Distractions are all around us. Loads of research has shown that our minds tend to wander for almost half of our waking hours. We can even be distracted by the slightest of things. It can be the sound of our phone’s notification, a sight we find interesting or even our own thoughts. It’s a natural thing to occur, especially in this era where everything is at the palm of our hands. Mindfulness training is a great way to reduce distractions and strengthen your attention.
This simple exercise involves focusing your attention on your breathing and tuning into its sensations. You may start to notice the temperature of the air moving in and out of your nostrils, for example. Notice the pace of your breathing, or how it feels in different parts of your body. Naturally, your mind will wander while you practice this – when it does, try to bring your awareness back to your breath. Remember to do it gently and without judging your thoughts.
This is similar to mindful breathing, but it’s noticing your sensations while walking instead of just breathing. This can include how your feet feel on the ground, how your body moves when you walk or the breeze on your skin. This exercise can be done indoors or outdoors, depending on what’s convenient. Some people find this easier than mindful breathing, so do try this if the first exercise didn’t feel right for you.
This exercise includes focusing on different parts of your body, one at a time, to notice its sensations.

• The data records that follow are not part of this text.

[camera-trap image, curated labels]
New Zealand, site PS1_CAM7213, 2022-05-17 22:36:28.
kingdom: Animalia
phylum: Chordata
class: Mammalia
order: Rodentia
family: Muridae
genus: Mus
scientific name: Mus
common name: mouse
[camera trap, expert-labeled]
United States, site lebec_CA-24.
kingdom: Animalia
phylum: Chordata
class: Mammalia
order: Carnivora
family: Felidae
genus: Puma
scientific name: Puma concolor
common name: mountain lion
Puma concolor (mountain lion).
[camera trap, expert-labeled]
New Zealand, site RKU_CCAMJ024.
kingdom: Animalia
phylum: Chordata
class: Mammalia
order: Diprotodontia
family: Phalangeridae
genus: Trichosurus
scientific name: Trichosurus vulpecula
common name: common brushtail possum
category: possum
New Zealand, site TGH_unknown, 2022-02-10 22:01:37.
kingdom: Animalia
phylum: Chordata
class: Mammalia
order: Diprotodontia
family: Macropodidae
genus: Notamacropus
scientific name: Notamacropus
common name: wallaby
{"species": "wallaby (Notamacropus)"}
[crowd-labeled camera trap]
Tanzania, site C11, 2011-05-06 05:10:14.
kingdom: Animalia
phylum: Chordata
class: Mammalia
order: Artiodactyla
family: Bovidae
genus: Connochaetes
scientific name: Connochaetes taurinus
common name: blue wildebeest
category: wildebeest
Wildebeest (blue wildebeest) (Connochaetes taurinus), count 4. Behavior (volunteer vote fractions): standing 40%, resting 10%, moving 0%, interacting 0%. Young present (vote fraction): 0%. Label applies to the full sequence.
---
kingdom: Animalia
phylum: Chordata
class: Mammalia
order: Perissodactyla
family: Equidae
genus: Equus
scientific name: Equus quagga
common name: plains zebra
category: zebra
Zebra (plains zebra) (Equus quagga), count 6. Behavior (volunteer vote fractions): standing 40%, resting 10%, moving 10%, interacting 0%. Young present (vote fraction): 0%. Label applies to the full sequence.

For example, you can focus all your attention on your shoulders and see if you notice any sensations like the wind on your skin or if there is any tension you’re holding in that area. It’s usually done by starting from the top of the head and going all the way to the toes in an orderly manner.
This exercise can be done sitting or laying down. Remember to not judge the sensations in your body, but simply observe them.
This exercise is about focusing your attention on a specific object(s), naming any sensations or emotions that come up as you observe, and then letting them go. You can do this exercise silently or out-loud, and for as long as you like. Again, avoid judging the sensations and emotions and rather observe. It’s okay to get stuck on one emotion and not be able to let it go while doing this exercise; practice makes perfect.